Tuesday, January 5, 2010

Stadiums: Not So Good.

Ever driven down 71 through Cincinnati and noticed the side-by-side stadiums? Well it'd be hard not to, but with the promise of money for the schools and increased property values--at the expense of aesthetics--it was a hard bargain for tax-payers to pass up. Problem is, the benefits have not only been undelivered...they're actually making it worse!
CINCINNATI — Years after a wave of construction brought publicly financed stadiums costing billions of dollars to cities across the country, taxpayers are once again being asked to reach into their pockets.

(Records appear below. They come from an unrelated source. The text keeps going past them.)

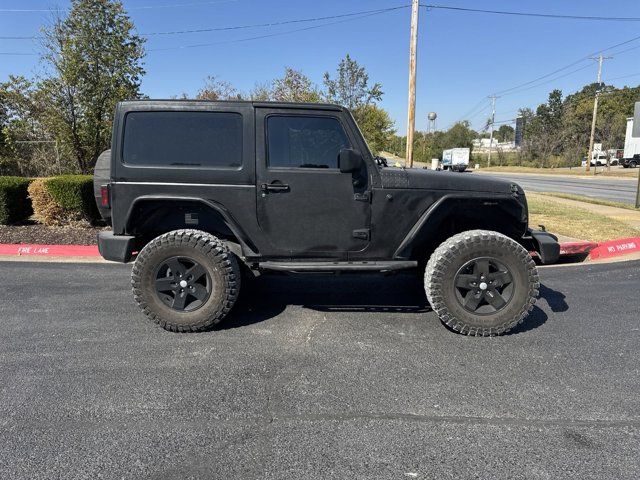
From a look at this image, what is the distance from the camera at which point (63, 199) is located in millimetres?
8555

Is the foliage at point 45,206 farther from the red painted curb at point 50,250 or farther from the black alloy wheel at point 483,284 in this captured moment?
the black alloy wheel at point 483,284

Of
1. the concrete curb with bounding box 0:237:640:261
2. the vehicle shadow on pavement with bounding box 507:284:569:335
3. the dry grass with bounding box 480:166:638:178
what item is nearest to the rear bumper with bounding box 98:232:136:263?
the concrete curb with bounding box 0:237:640:261

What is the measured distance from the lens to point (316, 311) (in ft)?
15.3

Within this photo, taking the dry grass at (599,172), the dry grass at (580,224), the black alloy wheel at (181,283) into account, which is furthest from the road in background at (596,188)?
the black alloy wheel at (181,283)

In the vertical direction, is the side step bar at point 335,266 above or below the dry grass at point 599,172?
above

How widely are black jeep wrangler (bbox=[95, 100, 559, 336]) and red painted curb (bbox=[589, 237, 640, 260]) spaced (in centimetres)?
448

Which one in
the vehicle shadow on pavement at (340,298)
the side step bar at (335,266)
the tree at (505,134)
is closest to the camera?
the side step bar at (335,266)

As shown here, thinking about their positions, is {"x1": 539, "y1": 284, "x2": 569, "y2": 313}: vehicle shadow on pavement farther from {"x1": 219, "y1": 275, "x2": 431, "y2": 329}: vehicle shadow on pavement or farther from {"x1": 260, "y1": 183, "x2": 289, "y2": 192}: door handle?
{"x1": 260, "y1": 183, "x2": 289, "y2": 192}: door handle

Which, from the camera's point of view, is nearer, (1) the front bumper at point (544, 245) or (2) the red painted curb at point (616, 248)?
(1) the front bumper at point (544, 245)

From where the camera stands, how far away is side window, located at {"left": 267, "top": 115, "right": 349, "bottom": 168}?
402 cm

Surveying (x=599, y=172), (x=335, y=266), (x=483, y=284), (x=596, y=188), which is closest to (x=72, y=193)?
(x=335, y=266)

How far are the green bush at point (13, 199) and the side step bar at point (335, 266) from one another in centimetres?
718

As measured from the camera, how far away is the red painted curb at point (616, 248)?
747cm

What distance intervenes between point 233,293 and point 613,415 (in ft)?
9.70
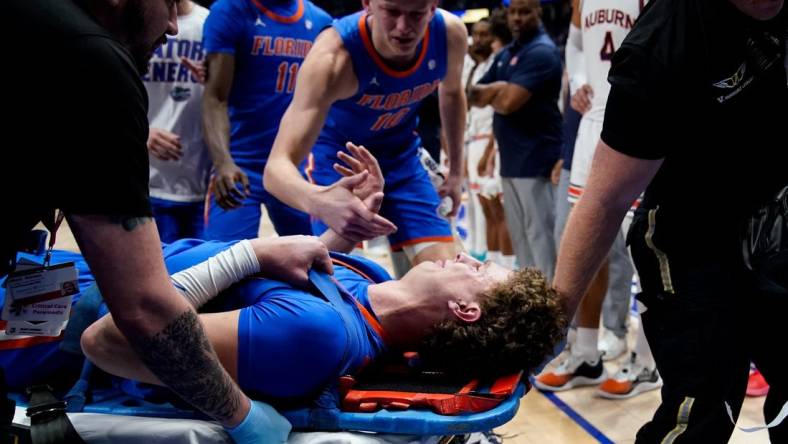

From New Jersey to Ohio to Arizona, the stadiums were sold as a key to redevelopment and as the only way to retain sports franchises. But the deals that were used to persuade taxpayers to finance their construction have in many cases backfired, the result of overly optimistic revenue assumptions and the recession.

Nowhere is the problem more acute than in Cincinnati. In 1996, voters in Hamilton County approved an increase of half of one percent in the sales tax that promised to build and maintain stadiums for the Bengals and the Reds, pay Cincinnati’s public schools and give homeowners an annual property tax rebate. The stadiums were supposed to spur development of the city’s dilapidated riverfront.

But sales tax receipts have fallen so fast in the last year that the county is now scrambling to bridge a $14 million deficit in its sales tax fund. The public schools, which deferred taking their share for years, want their money.

The teams have not volunteered to rewrite their leases. So in the coming weeks, the county plans to cut basic services, lower its legal bills and drain a bond reserve fund with no plan for paying it back.

“Anyone looking at this objectively knows it’s a train wreck,” said Dusty Rhodes, the county auditor. “I told them they were making a big mistake, but they didn’t want to hear me.”
I have mixed feelings about stadiums. While they do encourage city pride and really elevate a city into a national scene, they come with an enormous price tag. They do spur economic activity, but often without prolonged sustainable business opportunities And it's pretty hard to argue that they are somehow environmentally friendly...regardless, this should just be a lesson to not roll with campaign promises and vote out of desperation.